# Task / Motivation

For the last week or so I have been working through MIT's youtube courses for deep learning to get a better understanding of how it worked. I have seen things like RNNs, CNNs, VAEs, and, my personal favorite -- deep reinforcement learning. 


The goal of this assignment is for educational purposes. I used resources from videos, articles, and more to better understand how these things work. I haven't had a lot of exposure to ML/AI and I thought that this would be an interesting project for me to learn more about what is happening under the hood. 

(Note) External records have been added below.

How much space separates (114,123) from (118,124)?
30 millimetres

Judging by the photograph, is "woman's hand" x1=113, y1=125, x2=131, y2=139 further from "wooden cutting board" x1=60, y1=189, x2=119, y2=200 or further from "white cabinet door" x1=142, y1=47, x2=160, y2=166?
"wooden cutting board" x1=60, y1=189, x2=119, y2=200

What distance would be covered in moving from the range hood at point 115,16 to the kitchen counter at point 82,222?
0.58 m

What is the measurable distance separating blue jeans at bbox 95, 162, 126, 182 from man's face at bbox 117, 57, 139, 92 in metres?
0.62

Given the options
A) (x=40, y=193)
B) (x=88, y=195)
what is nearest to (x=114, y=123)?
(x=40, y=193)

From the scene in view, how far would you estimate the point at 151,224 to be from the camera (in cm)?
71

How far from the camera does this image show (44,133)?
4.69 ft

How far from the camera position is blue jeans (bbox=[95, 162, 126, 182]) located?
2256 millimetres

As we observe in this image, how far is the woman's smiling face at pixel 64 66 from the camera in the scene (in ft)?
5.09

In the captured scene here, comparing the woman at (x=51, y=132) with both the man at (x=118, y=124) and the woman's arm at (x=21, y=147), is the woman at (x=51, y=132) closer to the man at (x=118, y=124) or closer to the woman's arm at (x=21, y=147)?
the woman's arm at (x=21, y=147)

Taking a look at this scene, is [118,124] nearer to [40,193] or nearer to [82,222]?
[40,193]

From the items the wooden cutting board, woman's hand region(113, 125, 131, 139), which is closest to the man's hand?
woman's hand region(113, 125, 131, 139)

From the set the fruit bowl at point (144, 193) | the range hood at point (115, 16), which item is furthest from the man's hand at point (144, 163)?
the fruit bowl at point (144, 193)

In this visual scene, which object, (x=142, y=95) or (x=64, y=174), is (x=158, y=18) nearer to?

While it may be difficult to re-construct exactly, the lessons that I learned deep diving into this subject help me have a high level understanding of how some of these models actually work, and how the math/statistics drive the solutions. 


I use the gym api to make this all possible:   
https://www.gymlibrary.dev/content/basic_usage/


# Action Space
0: LEFT   
1: DOWN   
2: RIGHT   
3: UP

The agent is given the reward of 1 if the player reaches the goal, and 0 otherwise. 


# Q-Learning

* This material is for learning purposes and has been better understood thanks to resources such as: https://towardsdatascience.com/q-learning-algorithm-from-explanation-to-implementation-cdbeda2ea187 *

The goal of any reinforcement learning task is to maximize the total rewards an agent gets from its environment through a trial and error process. At each step (or state) that the agent is in, it needs to make a decision (an action) of where it can maximize the reward at that step. In the frozen lake example, at each step we are choosing an action step (left, up, right, down) and are rewarded once we can get to the goal. Our model should learn how to interpret what is a good or bad step. 

In order to make the best action at a step *s*, the agent must find the best probability distribution over which action to take at that step. 

Q-learning is a method that learns about how to find the optimal (or maximum) Q-value at this step. To make this possible, Q-learning stores all the values in a table that is constantly updated at each step based on the old q value, and the new learned value. 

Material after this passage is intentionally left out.